La primera explosión iluminó el cielo. Se oyeron vitores y festejos en toda la ciudad. Bocinazos, perros corriendo a esconderse, risas, corchos volando y más acciones daban señal de que ya era Navidad. Josefina y sus dos hijos de 5 y 9 años, Juan y María, miraban el gran árbol de Navidad que habían montado en el faro un año más. El clima caluroso de Córdoba lo hacía ideal para pasar la noche sin techo. Ellos no tenían un árbol y, a pesar de la difícil vida que tenían, aún creían en la magia de la Navidad. "Mañana será mejor", repetía siempre Josefina a sus pequeños cuando el mundo les recordaba lo mal que vivían.
Este año no había sido nada fácil pero había logrado conseguir un pan dulce y una botella de medio litro de gaseosa para cada uno.
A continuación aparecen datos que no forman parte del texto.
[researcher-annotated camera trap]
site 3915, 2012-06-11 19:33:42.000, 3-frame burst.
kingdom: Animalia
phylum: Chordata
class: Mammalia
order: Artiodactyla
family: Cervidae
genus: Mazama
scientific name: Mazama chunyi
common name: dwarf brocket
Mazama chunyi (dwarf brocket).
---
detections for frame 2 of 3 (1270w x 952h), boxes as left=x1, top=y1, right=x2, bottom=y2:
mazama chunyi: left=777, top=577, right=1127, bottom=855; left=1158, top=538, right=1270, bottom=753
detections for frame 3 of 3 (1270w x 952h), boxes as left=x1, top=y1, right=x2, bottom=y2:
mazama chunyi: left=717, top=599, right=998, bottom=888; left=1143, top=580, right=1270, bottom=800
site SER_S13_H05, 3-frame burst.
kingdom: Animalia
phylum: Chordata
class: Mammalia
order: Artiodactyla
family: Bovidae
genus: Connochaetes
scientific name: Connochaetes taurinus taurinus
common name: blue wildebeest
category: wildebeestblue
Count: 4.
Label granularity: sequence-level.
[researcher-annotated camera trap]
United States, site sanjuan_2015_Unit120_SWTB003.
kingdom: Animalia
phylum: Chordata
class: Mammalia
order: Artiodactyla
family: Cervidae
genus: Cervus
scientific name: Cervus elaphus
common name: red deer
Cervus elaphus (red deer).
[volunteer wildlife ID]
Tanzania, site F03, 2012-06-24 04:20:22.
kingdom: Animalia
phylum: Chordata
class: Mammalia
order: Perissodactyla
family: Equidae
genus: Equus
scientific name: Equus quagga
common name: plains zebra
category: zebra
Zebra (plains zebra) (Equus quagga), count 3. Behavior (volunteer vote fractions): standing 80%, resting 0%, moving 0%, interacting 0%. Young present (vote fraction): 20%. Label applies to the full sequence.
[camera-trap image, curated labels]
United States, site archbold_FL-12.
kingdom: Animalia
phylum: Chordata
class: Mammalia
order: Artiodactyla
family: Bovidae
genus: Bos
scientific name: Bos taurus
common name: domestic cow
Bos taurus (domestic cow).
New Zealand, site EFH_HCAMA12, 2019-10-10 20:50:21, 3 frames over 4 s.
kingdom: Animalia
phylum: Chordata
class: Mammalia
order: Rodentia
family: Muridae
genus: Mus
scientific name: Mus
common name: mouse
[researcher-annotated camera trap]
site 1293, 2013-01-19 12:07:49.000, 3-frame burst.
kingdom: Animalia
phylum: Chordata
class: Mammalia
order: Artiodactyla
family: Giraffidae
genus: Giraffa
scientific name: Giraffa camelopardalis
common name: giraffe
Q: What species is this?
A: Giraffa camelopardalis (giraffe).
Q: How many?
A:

Había usado parte del dinero que había ganado vendiendo dibujos en la peatonal y con lo obtenido por el pequeño Juan, quien vendía tarjetas navideñas. Para sorpresa de los niños, sacó dos cajitas envueltas con el diario de la semana anterior. Juan la miró triste al entender que eran los regalos de Santa y a María se le iluminó la cara llena de felicidad. Rompieron el diario como su madre les había enseñado. "Romper el envoltorio de un regalo trae buena suerte", les decía cuando les daba un regalo.
— ¡Una muñeca, una muñeca! — gritó contenta la niña mientras envolvía en un abrazo a su madre. El niño, mientras tanto, sostenía un pequeño cuaderno y lápiz con una mueca rara intentando no mostrar su felicidad.
— ¿Qué pasa, Juancho? ¿No te gustó el regalo? — le preguntó Josefina con miedo de haberse equivocado.
—No es eso, mami... No... No hacía falta el regalo... — tartamudeó el pequeño a punto de las lágrimas.
A pesar de lo mucho que le gustaba su regalo, comprendía que su madre debió gastar dinero en ello, sin importar qué tan barato le haya salido.
— No tengo nada para regalarte — le dijo el pequeño al fin y con las lágrimas surcando sus mejillas.
Una carcajada lo sorprendió y Josefina los envolvió a ambos en un fuerte abrazo interminable. En un segundo, la mujer recordó todos esos años y lo mucho que se esforzaba cada día para darles a ello un mejor presente. Guardando sus lágrimas y dejando mostrar una sonrisa enorme, besó en la frente a sus dos hijos con una alegría que Juan no llegaba a entender y María disfrutaba entre risitas.
— Ustedes son el mejor regalo que podría haber recibido en mi vida.